**TRECHO CITADO**
O fechamento pode ser total ou parcial do recinto, e pode ser por parede, divisória, teto ou telhado, que não precisam ser necessários, o que é preciso é que tenha permanência ou circulação de pessoas – para que o recinto seja de uso coletivo. Nesta situação é que a lei se aplica.
§ 2º Para efeito desta lei, inclui-se o conceito de ambiente ou recinto coletivo fechado, todo espaço coberto por um teto ou fechado entre uma ou mais paredes ou muros, independentemente do material utilizado para o teto, paredes e muros, bem como se a estrutura seja permanente ou provisória.
COMENTÁRIO:
Esta foi a primeira vez que a lei apresenta um conceito de recinto – ou ambiente, para não dar margem a interpretações indevidas – de uso coletivo. Mais que isso: a proibição dos produtos fumígenos se dá em determinado lugar, até agora tratado como “recinto de uso coletivo”. Com o segundo parágrafo, a expressão sofre uma pequena alteração, delineando melhor o conceito. O locus onde é proibido é ambiente ou recinto coletivo fechado. Note-se que o uso foi excluído no parágrafo, o que não significa que a questão do uso também fica excluída.
Ambiente (ou recinto) coletivo fechado é, pelo parágrafo 2º do art. 1º da lei, eminentemente múltiplo. Pode ser: todo espaço coberto por um teto; todo espaço fechado com uma parede; todo espaço fechado com um muro; todo espaço fechado por mais de uma parede; ou todo espaço fechado por mais de um muro. O teto, a(s) parede(s) e o(s) muro(s) independem do material que é utilizado. Além disso, o caráter temporal – provisório ou permanente – da estrutura também não importa.
Resumindo, ambiente coletivo fechado é um espaço coberto por um teto ou fechado com parede ou muro, não importando o material utilizado para cobrir ou fechar, tampouco o caráter temporal.
§ 3º Nos locais previstos nos parágrafos deste artigo deverá ser afixado aviso da proibição, em pontos de ampla visibilidade, com indicação de telefone e endereço dos órgãos responsáveis pela fiscalização, bem como será proibida a presença de cinzeiros nestes locais.
COMENTÁRIO:
1. Obrigações primárias dos responsáveis pelos locais. A lei não se restringe em proibir, ou seja, não apenas obriga uma omissão (de fumar) por parte de seus cidadãos; também exige um facere, um agir positivo por parte dos estabelecimentos – os mesmos estabelecidos nos incisos do art. 1º. Tal agir é tríplice: aviso de proibição; indicação de contato com a fiscalização; retirada de cinzeiros.

**ENUNCIADO 1**
Pode reproduzir, do trecho sobre a proibição do fumo, a parte que começa nas palavras "Resumindo, ambiente coletivo" e termina em "retirada de cinzeiros."?
**ENUNCIADO 2**
Como fica em inglês esta frase do trecho sobre a proibição do fumo: "Resumindo, ambiente coletivo fechado é um espaço coberto por um teto ou fechado com parede ou muro, não importando o material utilizado para cobrir ou fechar, tampouco o caráter temporal."?

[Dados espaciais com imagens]
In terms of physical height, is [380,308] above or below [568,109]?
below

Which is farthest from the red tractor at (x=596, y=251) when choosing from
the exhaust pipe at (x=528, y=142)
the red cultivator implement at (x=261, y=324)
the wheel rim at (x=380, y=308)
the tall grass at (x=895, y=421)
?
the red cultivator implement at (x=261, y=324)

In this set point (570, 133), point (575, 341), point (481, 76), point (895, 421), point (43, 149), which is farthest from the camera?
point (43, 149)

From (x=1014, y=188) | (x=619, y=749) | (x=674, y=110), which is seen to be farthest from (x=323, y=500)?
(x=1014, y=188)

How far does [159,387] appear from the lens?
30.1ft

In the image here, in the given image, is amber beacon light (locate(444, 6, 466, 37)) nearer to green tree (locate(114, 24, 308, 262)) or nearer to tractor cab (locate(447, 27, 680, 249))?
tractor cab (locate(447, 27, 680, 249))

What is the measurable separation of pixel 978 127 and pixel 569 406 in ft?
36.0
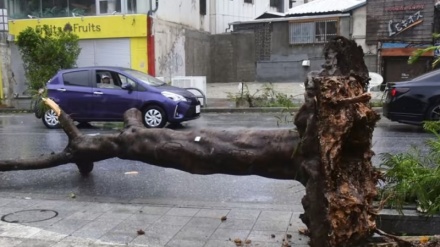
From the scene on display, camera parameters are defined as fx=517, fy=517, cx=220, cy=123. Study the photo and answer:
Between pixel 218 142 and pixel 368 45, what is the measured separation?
25.4 meters

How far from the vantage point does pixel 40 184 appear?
24.0ft

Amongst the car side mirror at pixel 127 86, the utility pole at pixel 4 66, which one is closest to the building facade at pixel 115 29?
the utility pole at pixel 4 66

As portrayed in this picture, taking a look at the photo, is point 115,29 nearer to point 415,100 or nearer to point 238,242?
point 415,100

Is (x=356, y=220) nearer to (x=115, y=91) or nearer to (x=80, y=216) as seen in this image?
(x=80, y=216)

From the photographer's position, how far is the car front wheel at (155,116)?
1288cm

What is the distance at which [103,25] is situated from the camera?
78.5ft

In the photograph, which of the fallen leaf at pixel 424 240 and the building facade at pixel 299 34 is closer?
the fallen leaf at pixel 424 240

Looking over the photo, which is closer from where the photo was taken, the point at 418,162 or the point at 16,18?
the point at 418,162

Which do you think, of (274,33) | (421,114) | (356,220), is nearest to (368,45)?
(274,33)

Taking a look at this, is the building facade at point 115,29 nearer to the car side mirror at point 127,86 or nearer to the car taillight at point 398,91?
the car side mirror at point 127,86

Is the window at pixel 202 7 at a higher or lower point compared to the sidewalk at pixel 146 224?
higher

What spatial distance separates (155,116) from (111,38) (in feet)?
40.4

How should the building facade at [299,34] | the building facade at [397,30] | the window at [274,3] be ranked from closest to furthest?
the building facade at [397,30]
the building facade at [299,34]
the window at [274,3]

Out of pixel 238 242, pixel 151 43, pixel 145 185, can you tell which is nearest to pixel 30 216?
pixel 145 185
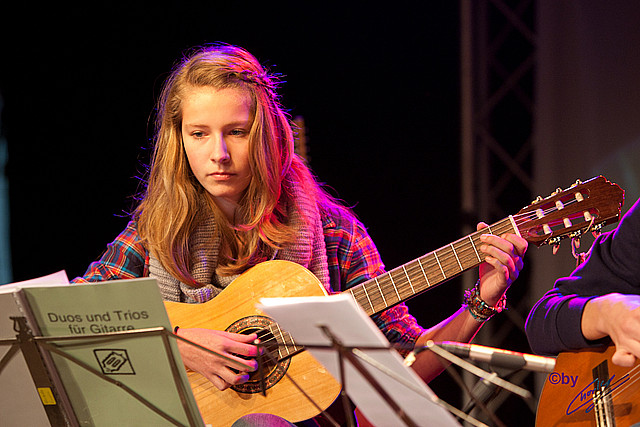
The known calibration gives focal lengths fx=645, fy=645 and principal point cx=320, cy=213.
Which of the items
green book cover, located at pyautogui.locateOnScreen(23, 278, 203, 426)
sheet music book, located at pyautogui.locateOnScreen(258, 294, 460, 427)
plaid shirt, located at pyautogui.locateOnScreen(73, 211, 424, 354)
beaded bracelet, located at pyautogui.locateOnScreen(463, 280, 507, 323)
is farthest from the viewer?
plaid shirt, located at pyautogui.locateOnScreen(73, 211, 424, 354)

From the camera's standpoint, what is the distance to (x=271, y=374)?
196 cm

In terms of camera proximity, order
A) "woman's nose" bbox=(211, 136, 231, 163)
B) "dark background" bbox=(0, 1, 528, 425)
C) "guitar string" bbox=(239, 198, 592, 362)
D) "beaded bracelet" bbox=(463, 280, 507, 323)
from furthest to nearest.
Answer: "dark background" bbox=(0, 1, 528, 425) → "woman's nose" bbox=(211, 136, 231, 163) → "beaded bracelet" bbox=(463, 280, 507, 323) → "guitar string" bbox=(239, 198, 592, 362)

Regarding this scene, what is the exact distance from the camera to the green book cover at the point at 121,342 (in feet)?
4.33

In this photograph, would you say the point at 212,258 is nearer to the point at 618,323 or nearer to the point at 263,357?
the point at 263,357

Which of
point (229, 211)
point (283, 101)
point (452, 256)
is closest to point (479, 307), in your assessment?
point (452, 256)

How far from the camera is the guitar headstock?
1.75 m

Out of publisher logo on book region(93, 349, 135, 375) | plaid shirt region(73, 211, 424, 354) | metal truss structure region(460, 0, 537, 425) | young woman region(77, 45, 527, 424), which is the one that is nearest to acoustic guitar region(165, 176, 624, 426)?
young woman region(77, 45, 527, 424)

**RESPOSTA FINAL 1**
Resumindo, ambiente coletivo fechado é um espaço coberto por um teto ou fechado com parede ou muro, não importando o material utilizado para cobrir ou fechar, tampouco o caráter temporal.
§ 3º Nos locais previstos nos parágrafos deste artigo deverá ser afixado aviso da proibição, em pontos de ampla visibilidade, com indicação de telefone e endereço dos órgãos responsáveis pela fiscalização, bem como será proibida a presença de cinzeiros nestes locais.
COMENTÁRIO:
1. Obrigações primárias dos responsáveis pelos locais. A lei não se restringe em proibir, ou seja, não apenas obriga uma omissão (de fumar) por parte de seus cidadãos; também exige um facere, um agir positivo por parte dos estabelecimentos – os mesmos estabelecidos nos incisos do art. 1º. Tal agir é tríplice: aviso de proibição; indicação de contato com a fiscalização; retirada de cinzeiros.

**RESPOSTA FINAL 2**
In short, an enclosed collective environment is a space covered by a roof or enclosed by a wall or a boundary wall, regardless of the material used to cover or enclose it, and regardless of its temporal character.